====== Extracted text

A sermon preached at Niles Discovery Church
A new church for a new day, in Fremont, California,
on Sunday, April 7, 2013, by the Rev. Jeffrey Spencer.
Scriptures:  Genesis 1:1–2:3 and Luke 1:26-38
Copyright © 2013 by Jeffrey S. Spencer

I wish I had taken a physics class in high school.  I wish I had learned the bas of at least classical physics.  I don’t feel the need to master quantum field theory (I’m not even sure what those words mean).  But it would be nice to have a formal way to organize what I do know about mechanics, acoustics, optics, thermodynamics, and electromagnetism.  I mean, I have this bits and pieces of information floating around between my ears, and I think I understand them a little, but …

For instance, there are four laws of thermodynamics – the field of science that looks at the connections of heat, work, and energy – the zeroeth, first, second, and third.  I love that numbering system.  I wish I understood them better.

The scientists in the congregation can correct me if I’m wrong, but (as I understand it) the second law of thermodynamics, the law of entropy, says that the general tendency of the universe is to go from order and structure to lack of order and lack of structure.  Yet look around us.  Our species is staggeringly complex.  And the ecosystems that we live in are staggeringly complex.  And the diversity of species that exist on this planet is staggeringly complex.  In a universe ruled by the second law of thermodynamics, how can we have this amazing complexity?

============
====== Dataset extract

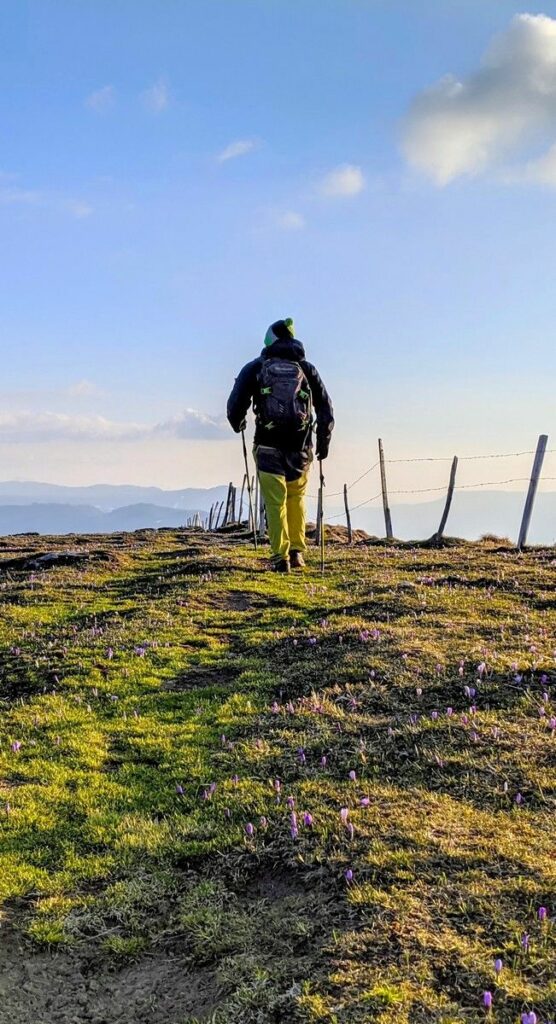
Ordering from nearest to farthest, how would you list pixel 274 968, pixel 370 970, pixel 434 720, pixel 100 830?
pixel 370 970 < pixel 274 968 < pixel 100 830 < pixel 434 720

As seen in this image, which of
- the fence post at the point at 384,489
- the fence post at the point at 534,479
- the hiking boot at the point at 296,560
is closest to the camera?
the hiking boot at the point at 296,560

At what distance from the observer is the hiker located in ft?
58.3

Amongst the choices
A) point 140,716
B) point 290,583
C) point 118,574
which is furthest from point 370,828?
point 118,574

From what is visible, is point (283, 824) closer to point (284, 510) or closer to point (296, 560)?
point (284, 510)

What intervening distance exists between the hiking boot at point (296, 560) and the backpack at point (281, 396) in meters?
3.97

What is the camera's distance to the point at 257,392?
59.8ft

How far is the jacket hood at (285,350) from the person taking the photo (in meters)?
18.1

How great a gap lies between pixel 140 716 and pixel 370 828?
4.66m

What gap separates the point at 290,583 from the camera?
61.3ft

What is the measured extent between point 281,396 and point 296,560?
5.14 meters

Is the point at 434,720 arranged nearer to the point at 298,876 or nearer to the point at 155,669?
the point at 298,876

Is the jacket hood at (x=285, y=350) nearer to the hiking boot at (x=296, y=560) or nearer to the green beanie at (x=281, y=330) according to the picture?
the green beanie at (x=281, y=330)

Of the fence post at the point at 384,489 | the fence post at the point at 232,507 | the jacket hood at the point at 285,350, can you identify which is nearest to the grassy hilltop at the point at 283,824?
the jacket hood at the point at 285,350

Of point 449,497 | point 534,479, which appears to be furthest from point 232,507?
point 534,479
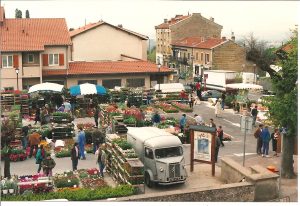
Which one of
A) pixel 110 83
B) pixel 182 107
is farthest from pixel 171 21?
pixel 182 107

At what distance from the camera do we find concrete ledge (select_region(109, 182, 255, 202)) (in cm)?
1536

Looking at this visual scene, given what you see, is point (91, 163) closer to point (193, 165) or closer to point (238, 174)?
point (193, 165)

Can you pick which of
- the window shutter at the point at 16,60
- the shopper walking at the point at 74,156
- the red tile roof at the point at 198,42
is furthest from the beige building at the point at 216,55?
the shopper walking at the point at 74,156

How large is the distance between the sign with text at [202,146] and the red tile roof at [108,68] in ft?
86.9

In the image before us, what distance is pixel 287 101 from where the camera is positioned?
17984 millimetres

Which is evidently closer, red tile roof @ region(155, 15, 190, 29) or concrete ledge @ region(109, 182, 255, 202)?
concrete ledge @ region(109, 182, 255, 202)

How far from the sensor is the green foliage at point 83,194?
15562 millimetres

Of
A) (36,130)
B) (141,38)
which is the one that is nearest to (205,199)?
(36,130)

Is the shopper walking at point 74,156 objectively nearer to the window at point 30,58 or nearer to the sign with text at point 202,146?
the sign with text at point 202,146

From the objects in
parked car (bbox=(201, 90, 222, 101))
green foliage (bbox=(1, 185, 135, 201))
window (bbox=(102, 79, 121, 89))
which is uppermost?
window (bbox=(102, 79, 121, 89))

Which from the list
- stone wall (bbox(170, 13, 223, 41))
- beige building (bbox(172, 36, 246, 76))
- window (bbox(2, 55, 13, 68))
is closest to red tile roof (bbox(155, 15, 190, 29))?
stone wall (bbox(170, 13, 223, 41))

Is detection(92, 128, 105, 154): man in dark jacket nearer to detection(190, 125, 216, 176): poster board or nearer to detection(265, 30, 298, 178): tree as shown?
detection(190, 125, 216, 176): poster board

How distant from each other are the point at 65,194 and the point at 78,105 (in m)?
19.5

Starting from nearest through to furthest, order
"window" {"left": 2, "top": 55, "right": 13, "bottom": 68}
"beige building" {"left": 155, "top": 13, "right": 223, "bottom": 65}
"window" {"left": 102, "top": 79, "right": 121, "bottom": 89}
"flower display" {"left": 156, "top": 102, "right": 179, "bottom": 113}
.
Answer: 1. "flower display" {"left": 156, "top": 102, "right": 179, "bottom": 113}
2. "window" {"left": 2, "top": 55, "right": 13, "bottom": 68}
3. "window" {"left": 102, "top": 79, "right": 121, "bottom": 89}
4. "beige building" {"left": 155, "top": 13, "right": 223, "bottom": 65}
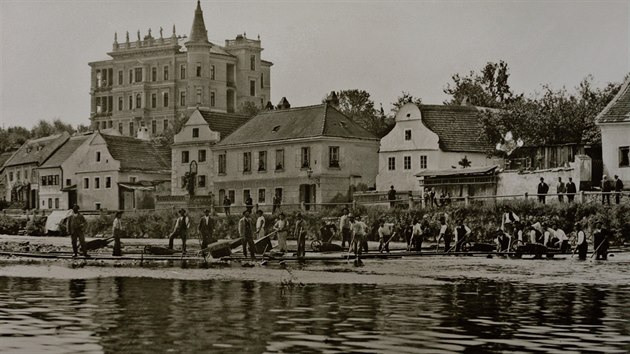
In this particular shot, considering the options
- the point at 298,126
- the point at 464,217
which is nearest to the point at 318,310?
the point at 464,217

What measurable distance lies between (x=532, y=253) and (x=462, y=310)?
15570 mm

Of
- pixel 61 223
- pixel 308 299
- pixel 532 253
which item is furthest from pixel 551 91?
pixel 308 299

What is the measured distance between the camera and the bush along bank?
42.9 m

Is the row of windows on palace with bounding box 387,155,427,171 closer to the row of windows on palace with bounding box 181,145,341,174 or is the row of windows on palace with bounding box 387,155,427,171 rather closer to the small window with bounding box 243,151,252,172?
the row of windows on palace with bounding box 181,145,341,174

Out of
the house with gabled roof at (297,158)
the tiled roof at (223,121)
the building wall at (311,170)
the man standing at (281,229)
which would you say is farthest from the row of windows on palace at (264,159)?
the man standing at (281,229)

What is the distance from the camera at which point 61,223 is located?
2618 inches

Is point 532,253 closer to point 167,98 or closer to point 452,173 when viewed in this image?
point 452,173

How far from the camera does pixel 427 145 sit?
2675 inches

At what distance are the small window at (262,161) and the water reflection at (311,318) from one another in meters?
49.1

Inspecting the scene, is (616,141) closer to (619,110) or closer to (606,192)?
(619,110)

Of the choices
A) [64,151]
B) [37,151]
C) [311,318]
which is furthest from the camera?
[37,151]

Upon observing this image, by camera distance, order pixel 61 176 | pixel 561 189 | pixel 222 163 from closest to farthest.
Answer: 1. pixel 561 189
2. pixel 222 163
3. pixel 61 176

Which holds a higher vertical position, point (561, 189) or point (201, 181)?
point (201, 181)

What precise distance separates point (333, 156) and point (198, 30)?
6978cm
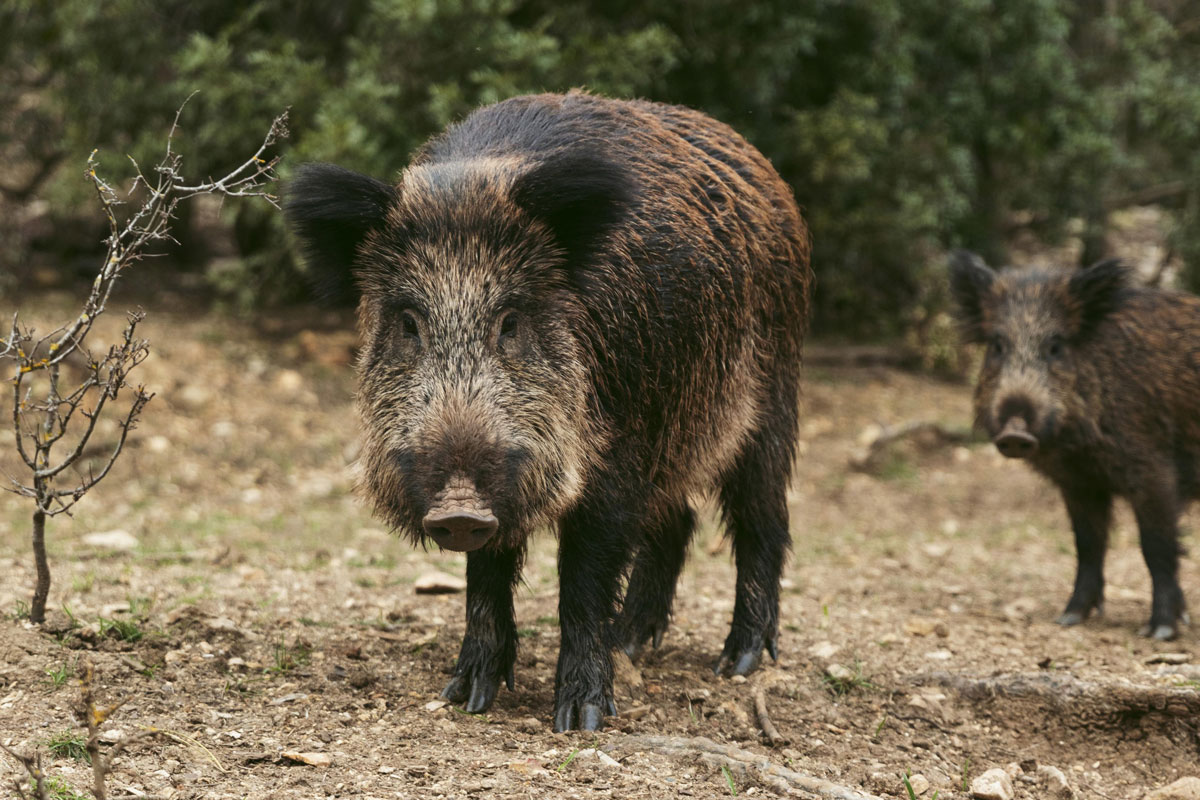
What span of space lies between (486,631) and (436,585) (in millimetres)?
1665

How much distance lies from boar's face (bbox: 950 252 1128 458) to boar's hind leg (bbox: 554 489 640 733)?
2.81 m

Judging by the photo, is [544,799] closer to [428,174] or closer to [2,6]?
[428,174]

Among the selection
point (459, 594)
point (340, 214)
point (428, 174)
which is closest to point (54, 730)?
point (340, 214)

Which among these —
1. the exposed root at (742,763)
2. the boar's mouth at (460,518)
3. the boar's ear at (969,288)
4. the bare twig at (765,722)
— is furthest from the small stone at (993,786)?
the boar's ear at (969,288)

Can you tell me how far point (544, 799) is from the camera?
337 centimetres

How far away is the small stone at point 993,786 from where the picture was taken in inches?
153

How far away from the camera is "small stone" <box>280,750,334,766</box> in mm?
3543

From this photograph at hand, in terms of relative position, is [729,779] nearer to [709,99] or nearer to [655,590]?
[655,590]

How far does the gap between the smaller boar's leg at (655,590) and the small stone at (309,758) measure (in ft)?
5.52

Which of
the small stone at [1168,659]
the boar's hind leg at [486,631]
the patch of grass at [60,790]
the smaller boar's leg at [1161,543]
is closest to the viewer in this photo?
the patch of grass at [60,790]

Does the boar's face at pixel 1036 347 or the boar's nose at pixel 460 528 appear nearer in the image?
the boar's nose at pixel 460 528

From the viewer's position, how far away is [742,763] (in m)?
3.79

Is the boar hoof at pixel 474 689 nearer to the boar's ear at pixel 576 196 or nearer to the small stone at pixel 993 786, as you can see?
the boar's ear at pixel 576 196

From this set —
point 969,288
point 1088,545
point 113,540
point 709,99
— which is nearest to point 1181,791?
point 1088,545
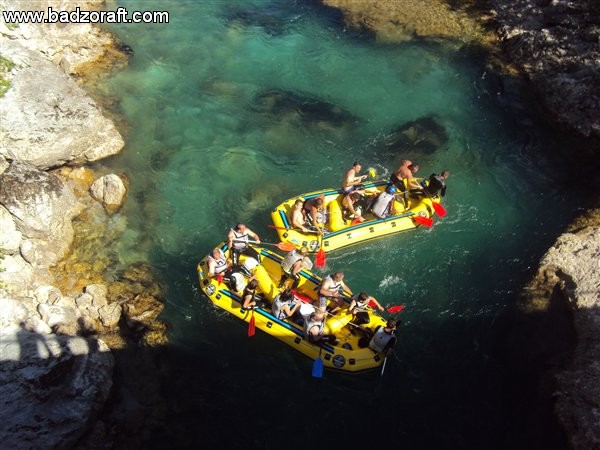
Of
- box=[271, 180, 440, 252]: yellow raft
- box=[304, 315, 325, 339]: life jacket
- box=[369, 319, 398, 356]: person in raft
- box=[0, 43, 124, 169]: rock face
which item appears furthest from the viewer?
box=[0, 43, 124, 169]: rock face

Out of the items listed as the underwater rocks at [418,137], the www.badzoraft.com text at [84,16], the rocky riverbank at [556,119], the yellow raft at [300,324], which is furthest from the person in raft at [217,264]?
the www.badzoraft.com text at [84,16]

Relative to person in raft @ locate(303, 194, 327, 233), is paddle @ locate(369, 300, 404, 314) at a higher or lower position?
lower

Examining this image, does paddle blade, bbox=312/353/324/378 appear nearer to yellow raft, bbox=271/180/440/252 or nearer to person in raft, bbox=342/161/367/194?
yellow raft, bbox=271/180/440/252

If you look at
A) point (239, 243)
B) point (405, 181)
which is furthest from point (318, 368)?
point (405, 181)

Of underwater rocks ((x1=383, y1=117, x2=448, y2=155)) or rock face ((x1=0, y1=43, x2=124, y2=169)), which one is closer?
rock face ((x1=0, y1=43, x2=124, y2=169))

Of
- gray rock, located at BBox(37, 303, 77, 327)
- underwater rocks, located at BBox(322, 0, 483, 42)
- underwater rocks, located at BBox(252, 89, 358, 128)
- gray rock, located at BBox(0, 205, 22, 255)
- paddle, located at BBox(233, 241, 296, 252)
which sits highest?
underwater rocks, located at BBox(322, 0, 483, 42)

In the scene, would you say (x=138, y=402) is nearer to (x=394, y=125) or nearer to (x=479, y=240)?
(x=479, y=240)

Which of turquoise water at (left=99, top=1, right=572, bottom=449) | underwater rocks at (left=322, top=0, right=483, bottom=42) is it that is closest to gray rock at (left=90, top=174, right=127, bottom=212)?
turquoise water at (left=99, top=1, right=572, bottom=449)
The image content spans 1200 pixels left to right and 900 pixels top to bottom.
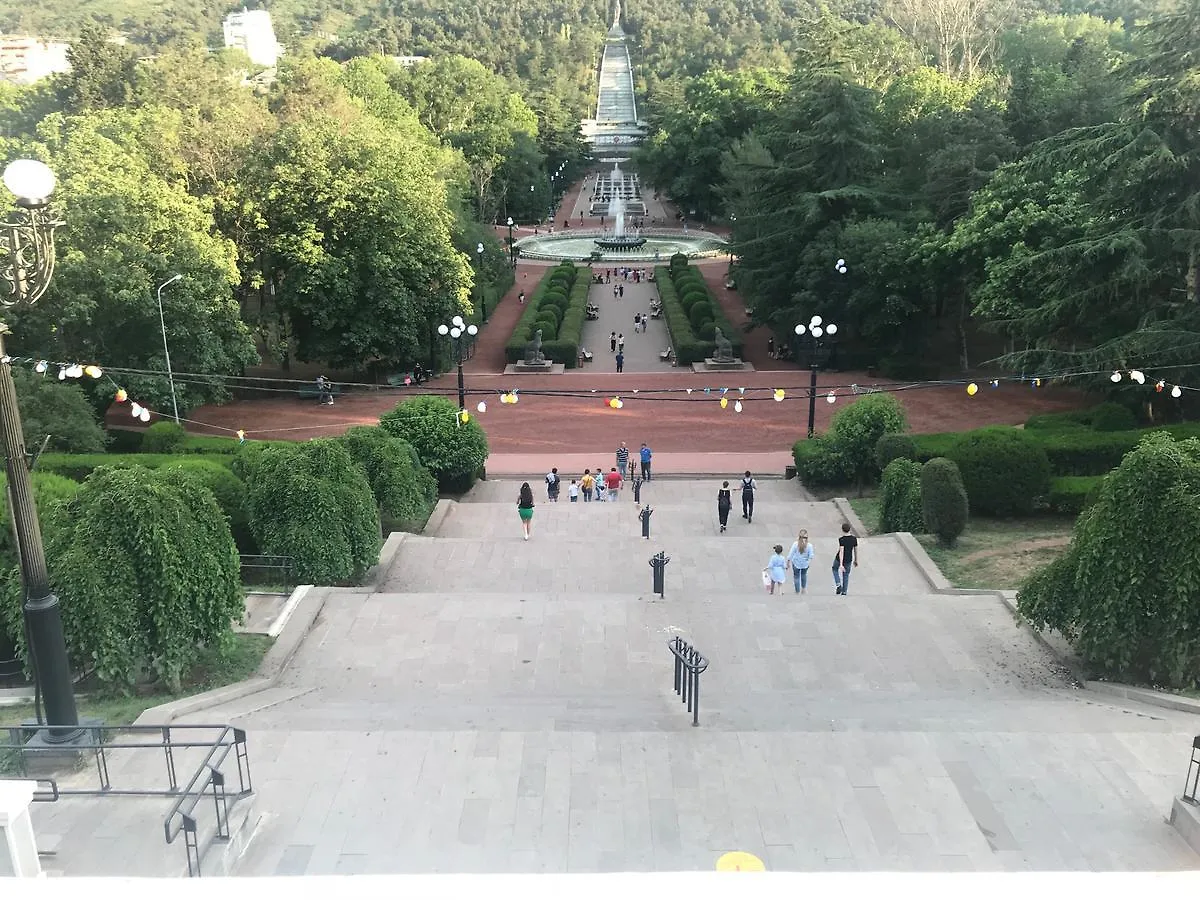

============

:: Instructions ::
1 - Can you extract the part of the sermon between "The scientists in" and "this amazing complexity?", inclusive?
2 - How would you sum up the sermon in two sentences?

:: Answer set ::
1 -
The scientists in the congregation can correct me if I’m wrong, but (as I understand it) the second law of thermodynamics, the law of entropy, says that the general tendency of the universe is to go from order and structure to lack of order and lack of structure.  Yet look around us.  Our species is staggeringly complex.  And the ecosystems that we live in are staggeringly complex.  And the diversity of species that exist on this planet is staggeringly complex.  In a universe ruled by the second law of thermodynamics, how can we have this amazing complexity?

2 - The preacher wishes to have taken a high school physics class to organize scattered knowledge, such as the four laws of thermodynamics. Noting that the second law describes the universe's tendency to go from order to disorder, the sermon asks how our species, our ecosystems and the diversity of life on this planet can be so staggeringly complex.